Field-level Emulation of Cosmic Structure Formation with Cosmology and Redshift Dependence (2408.07699v1)

Abstract: We present a field-level emulator for large-scale structure, capturing the cosmology dependence and the time evolution of cosmic structure formation. The emulator maps linear displacement fields to their corresponding nonlinear displacements from N-body simulations at specific redshifts. Designed as a neural network, the emulator incorporates style parameters that encode dependencies on $\Omega_{\rm m}$ and the linear growth factor $D(z)$ at redshift $z$. We train our model on the six-dimensional N-body phase space, predicting particle velocities as the time derivative of the model's displacement outputs. This innovation results in significant improvements in training efficiency and model accuracy. Tested on diverse cosmologies and redshifts not seen during training, the emulator achieves percent-level accuracy on scales of $k\sim~1~{\rm Mpc}^{-1}~h$ at $z=0$, with improved performance at higher redshifts. We compare predicted structure formation histories with N-body simulations via merger trees, finding consistent merger event sequences and statistical properties.

• The paper presents a neural network emulator that maps linear displacement fields to nonlinear outcomes with percent-level accuracy across various redshifts.
• The methodology employs a U-Net/V-Net design with style parameters based on cosmological metrics, enabling adaptable predictions across different cosmic environments.
• The work accelerates simulations significantly, offering a practical tool for upcoming galaxy surveys and enhancing constraints on key cosmological parameters.

Overview of Field-Level Emulation of Cosmic Structure Formation

The paper "Field-level Emulation of Cosmic Structure Formation with Cosmology and Redshift Dependence" presents a cutting-edge approach to modeling large-scale cosmic structures. The authors introduce a field-level emulator that utilizes neural networks to predict the nonlinear dynamical evolution of structure formation in the universe. This model is specifically designed to capture dependencies on cosmological parameters such as $\Omega_{\rm m}$, the matter density parameter, and the redshift-dependent linear growth factor $D(z)$.

Model and Methodology

The emulator serves as a neural network that maps linear displacement fields to nonlinear displacements derived from N-body simulations at different redshifts. It incorporates style parameters that encode cosmology dependence, allowing the emulator to generalize across a diverse range of potential cosmic environments. The training process leverages simulation data to predict particle velocities, which are extracted as the time derivatives of the emulator's displacement outputs. This integrated approach improves the emulator's accuracy and efficiency, particularly on small scales.

The architecture of the neural network is based on a U-Net/V-Net design, suitable for three-dimensional convolutional operations. Style parameters based on $\Omega_{\rm m}$ and $D(z)$ are used to modulate the model weights, effectively creating a family of models that can seamlessly interpolate between different cosmological conditions.

Results and Performance

The emulator was tested across a variety of cosmologies and redshifts not included in the training data, demonstrating remarkable performance with percent-level accuracy in predicting the displacement and velocity fields on scales of $k \sim 1 \, \mathrm{Mpc}^{-1} \, h$ at $z=0$, with enhanced accuracy at higher redshifts. Moreover, the method allows for efficient emulation of the non-linear evolution of large-scale structures rapidly, on the order of milliseconds per model evaluation on a single GPU, with implementation scalability on multi-GPU systems.

Significant improvements over previous models are noted, particularly in its ability to reproduce structure formation histories as illustrated by consistent agreement with N-body simulations in the analysis of merger trees.
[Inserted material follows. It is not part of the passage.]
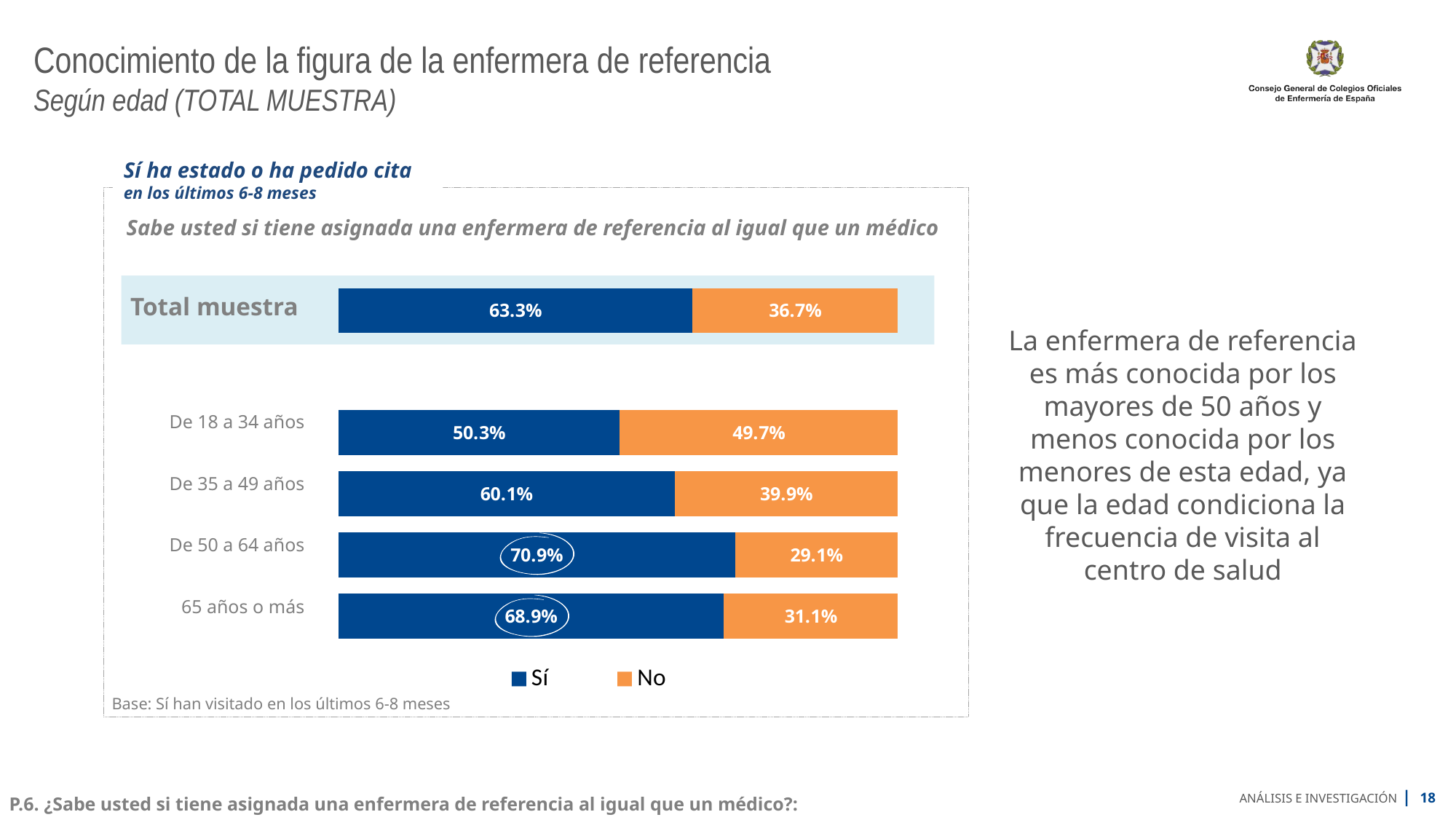
Which age group has the highest 'Sí' value? De 50 a 64 años Which is larger: the 'No' value for 'De 35 a 49 años' or the 'No' value for '65 años o más'? De 35 a 49 años What is the 'Sí' value for 'Total muestra'? 63.3% What kind of chart is shown on the slide? Stacked bar chart How many series does the legend list? 2 What is the difference between the 'Sí' values for 'De 50 a 64 años' and 'De 18 a 34 años'? 20.6 percentage points Which age group has the lowest 'Sí' value? De 18 a 34 años What is the 'No' value for '65 años o más'? 31.1% How many age groups are shown in the chart, excluding 'Total muestra'? 4 What is the 'Sí' value for 'De 18 a 34 años'? 50.3% What is the 'No' value for 'De 50 a 64 años'? 29.1% What is the total of the stacked bar for 'De 35 a 49 años'? 100%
Such consistency asserts the emulator's potential to replace or augment traditional N-body simulations in scenarios where computational resources are constrained.

Implications

The advancements presented in this research have substantial implications for cosmological data analysis and the larger field of computational astrophysics. By offering a rapid yet accurate tool for modeling nonlinear cosmic structures, this emulator paves a new way forward for conducting field-level analyses, which are crucial for interpreting the data from next-generation galaxy surveys like DESI, Euclid, and LSST. These analyses are instrumental in improving our constraints on cosmological parameters and better understanding the underlying physics governing cosmic structure formation.

The research also presents an exciting frontier for future developments, particularly in refining AI-driven models to accommodate even richer datasets and more complex physical processes, including those related to baryonic physics. As the demand for precision in cosmological inference grows, the methodology explored here highlights the growing intersection between machine learning and theoretical astrophysics.

Conclusion

The work on field-level emulation represents an advancement in how we model and understand cosmic structures. It significantly accelerates simulation processes while maintaining high standards of accuracy, suggesting that emulators of this kind are set to become indispensable in the interpretation of cosmological survey data. Looking ahead, further refinement of these models and the potential incorporation of AI-driven generative techniques signify a promising direction for both theoretical and practical developments in the field.